> [Aufgabe 1]
Übersetzen Sie aus dem Beitrag zur Doktorarbeit den folgenden Satz ins Englische: „Die geringfügig überarbeitete Fassung meiner Doktorarbeit ‚Gerechtigkeitskonflikte und Normentwicklung. Die internationale Umstrittenheit der Responsibility to Protect‘ ist nun bei Springer VS erschienen.“
> [Aufgabe 2]
Beantworten Sie anhand des Beitrags zur Doktorarbeit kurz die folgenden Fragen:
(a) Bei welchem Verlag ist die Doktorarbeit erschienen?
(b) Für welche Art von Urlaub wird ein Pageturner gesucht?
(c) Wessen internationale Umstrittenheit nennt der Titel der Doktorarbeit?
> [Aufgabe 3]
Führen Sie den Beitrag zur Doktorarbeit im Anschluss an dessen letzten Satz weiter.

> [Textauszug]
********************

Gerechtigkeitskonflikte und Normentwicklung: Meine Doktorarbeit ist bei Springer VS erschienen

Auf der Suche nach einem Pageturner für den Sommerurlaub? Interessiert an einer Geschichte über Diplomatie, Streit & die Frage nach Gerechtigkeit für bedrohte Menschen, aber auch nach Gerechtigkeit zwischen Staaten? Die geringfügig überarbeitete Fassung meiner Doktorarbeit „Gerechtigkeitskonflikte und Normentwicklung. Die internationale Umstrittenheit der Responsibility to Protect“ ist nun bei Springer VS erschienen.

********************

> [Datenauszug]

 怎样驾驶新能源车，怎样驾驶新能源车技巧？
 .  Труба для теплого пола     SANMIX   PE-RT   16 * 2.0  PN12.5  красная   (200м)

********************

> [Antwortbereich 1]
The slightly revised version of my doctoral dissertation "Gerechtigkeitskonflikte und Normentwicklung. Die internationale Umstrittenheit der Responsibility to Protect" has now been published by Springer VS.

> [Antwortbereich 2]
(a) Bei Springer VS.
(b) Für den Sommerurlaub.
(c) Die der Responsibility to Protect.

> [Antwortbereich 3]
Gegenstand der Arbeit

Die Forschung in den Internationalen Beziehungen hat sich in den letzten Jahren vermehrt mit der Umstrittenheit internationaler Normen beschäftigt. Dabei wurde jedoch die Rolle von Gerechtigkeitskonflikten kaum berücksichtigt. Dieses Ausblenden der Rolle von Gerechtigkeit verwundert. Schließlich ist die Frage nach Gerechtigkeit ein zentraler Aspekt vieler politischer Debatten. Die Frage nach einer universellen internationalen Ethik und der damit verknüpften Handlungsimplikationen sind ein zentraler Diskussionsgegenstand der politische Theorie und der Moralphilosophie. Im Hinblick auf die globale Ebene nimmt in dieser Diskussion das Verhältnis von Souveränität und Menschenrechten einen zentralen Platz ein. Gerade auch in Debatten in den Vereinten Nationen.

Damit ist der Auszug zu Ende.